Concepts#
Deepchecks is a platform for monitoring all your models. A model represents an ML pipeline performing a single task in production. That could be for example multiple retrained version, all predicting the Lifetime Value of a customer on your platform. The model groups together all the model versions that are performing the same task, where the model’s versions, type and the structure of the data may change over time.
A specific version for the model object itself, and the structure of the data it is trained on, is called a Model Version. A single model can contain multiple versions.
Deepchecks Monitoring monitors your ML system by computing and displaying the results of Checks over time in the Dashboard screen. Alert Rules can be defined on these results, raising Alerts when the rules are met.
To dive deeper into the possible root causes of issues detected in the Dashboard screen or the Alerts, you can run a Test Suite for a specific point in time, which will display more detailed results of different checks run on that time frame.
Several core concepts, such as Checks and the Test Suite are in fact elements of the Deepchecks Testing Package, used by Deepchecks Monitoring to test ML system over time.
All of these monitoring components - Chec:ks, Monitors, Alert Rules and Alerts - are defined on a per-model basis, and apply for all model versions that belong to a given model.
Checks#
Each check inspects a specific aspect of your data and model. Checks are the basic building blocks of Deepchecks Monitoring and of the Deepchecks Testing Pacakge. Each check either computes a quantity on the data, labels and predictions of a specific time frame, or computes a quantity by comparing these to the data, labels and predictions of the reference dataset.
Few examples for important checks are:
- Single Dataset Performance (Computer Vision Version) -
Computes the models’ performance for the specified time window using the selected metric.
- Feature Drift (Tabular Version) -
Computes the data drift between the data distribution in the reference data and the data distribution in the specified time window.
Checks also have more elaborate displays, which can be viewed by running the Test Suite on a specific time window.
Please refer to the Deepchecks Testing Package documentation to read more about the available tabular checks, nlp checks and computer vision checks
Monitors#
Monitors are used to show the results of a check over time in the Dashboard screen.
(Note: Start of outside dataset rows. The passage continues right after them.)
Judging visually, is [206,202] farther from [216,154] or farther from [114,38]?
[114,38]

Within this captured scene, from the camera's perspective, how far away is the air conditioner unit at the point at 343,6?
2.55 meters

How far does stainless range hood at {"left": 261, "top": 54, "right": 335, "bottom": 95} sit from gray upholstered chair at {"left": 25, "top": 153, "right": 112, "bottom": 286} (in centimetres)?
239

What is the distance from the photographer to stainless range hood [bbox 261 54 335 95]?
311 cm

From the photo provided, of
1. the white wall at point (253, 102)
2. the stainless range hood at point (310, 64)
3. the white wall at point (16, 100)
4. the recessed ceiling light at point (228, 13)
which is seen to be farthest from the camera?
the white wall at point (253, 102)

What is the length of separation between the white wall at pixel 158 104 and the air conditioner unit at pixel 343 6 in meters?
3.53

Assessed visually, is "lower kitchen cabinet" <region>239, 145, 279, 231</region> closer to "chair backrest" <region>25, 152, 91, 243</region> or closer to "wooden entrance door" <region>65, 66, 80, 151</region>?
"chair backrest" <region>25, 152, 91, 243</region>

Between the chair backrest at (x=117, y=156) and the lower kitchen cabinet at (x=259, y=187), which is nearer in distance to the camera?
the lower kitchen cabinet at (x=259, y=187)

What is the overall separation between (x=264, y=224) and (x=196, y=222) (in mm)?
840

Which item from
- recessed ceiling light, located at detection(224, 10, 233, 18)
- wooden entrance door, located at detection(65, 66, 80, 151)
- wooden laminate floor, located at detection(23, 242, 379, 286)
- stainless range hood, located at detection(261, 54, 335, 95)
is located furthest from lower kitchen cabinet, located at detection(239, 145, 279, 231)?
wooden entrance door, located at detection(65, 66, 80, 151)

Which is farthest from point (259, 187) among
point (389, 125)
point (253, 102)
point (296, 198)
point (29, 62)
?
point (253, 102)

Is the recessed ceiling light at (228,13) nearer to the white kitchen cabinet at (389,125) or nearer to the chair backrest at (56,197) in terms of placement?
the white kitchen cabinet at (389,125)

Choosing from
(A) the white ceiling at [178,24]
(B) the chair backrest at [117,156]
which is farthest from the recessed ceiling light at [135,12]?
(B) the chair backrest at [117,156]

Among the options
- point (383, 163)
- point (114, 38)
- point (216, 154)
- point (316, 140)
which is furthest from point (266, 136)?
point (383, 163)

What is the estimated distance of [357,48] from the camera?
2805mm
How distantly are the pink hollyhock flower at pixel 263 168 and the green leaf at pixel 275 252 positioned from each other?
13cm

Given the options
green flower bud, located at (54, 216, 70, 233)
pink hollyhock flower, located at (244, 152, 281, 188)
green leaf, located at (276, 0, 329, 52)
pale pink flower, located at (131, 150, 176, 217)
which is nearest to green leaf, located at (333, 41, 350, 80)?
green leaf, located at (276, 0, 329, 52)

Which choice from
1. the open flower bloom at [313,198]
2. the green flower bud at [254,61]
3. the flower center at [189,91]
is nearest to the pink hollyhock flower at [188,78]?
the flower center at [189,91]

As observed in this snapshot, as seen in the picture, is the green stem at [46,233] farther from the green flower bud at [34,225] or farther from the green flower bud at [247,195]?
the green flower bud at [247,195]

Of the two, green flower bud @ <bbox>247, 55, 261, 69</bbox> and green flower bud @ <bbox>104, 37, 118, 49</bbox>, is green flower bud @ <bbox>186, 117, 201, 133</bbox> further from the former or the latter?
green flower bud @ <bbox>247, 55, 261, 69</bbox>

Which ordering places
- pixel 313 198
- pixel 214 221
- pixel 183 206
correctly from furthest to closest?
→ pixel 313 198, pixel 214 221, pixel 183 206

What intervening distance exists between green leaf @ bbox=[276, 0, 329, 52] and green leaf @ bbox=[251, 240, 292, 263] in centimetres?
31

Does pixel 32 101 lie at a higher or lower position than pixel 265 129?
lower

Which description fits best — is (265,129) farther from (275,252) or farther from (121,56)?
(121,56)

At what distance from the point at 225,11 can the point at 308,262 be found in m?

A monitor is simply a check configured to compute results for data within a certain period of time (the “look-back window”) with a certain granularity (the size of the “time window”). You can add new monitors on top of the default ones using the “Add Monitor” button.
For example, a monitor showing in the Dashboard screen can be the Single Dataset Performance check, configures to compute and show it’s results for each day (the time window) in the past two weeks (the look-back window).
Alert Rules#
An Alert Rule is a condition that when met, raises an Alert on the results of a certain checks. To define an alert rule we should specify the check, the look-back window, the check calculation interval (the “Repeat Every” parameter) and the threshold that must be met for the alert to be triggered. The selected look-back window determines that amount of data the underlying check is run on, while the calculation interval specifies the frequency in which we should compute the check and apply the Alert Rule condition on its result.
An alert rule is used as a way to notify in real time about possible issues (tested by the various checks) with the monitored model. For example, a possible alert rule can be “alert if the model accuracy goes below 0.75, with a look-back window of 1 week and a calculation interval of 1 day”. After being defined, this alert rull will each day aggregate the labels and predictions of the past week, calculate the accuracy for them and creat an Alert if that condition is met for a certain day.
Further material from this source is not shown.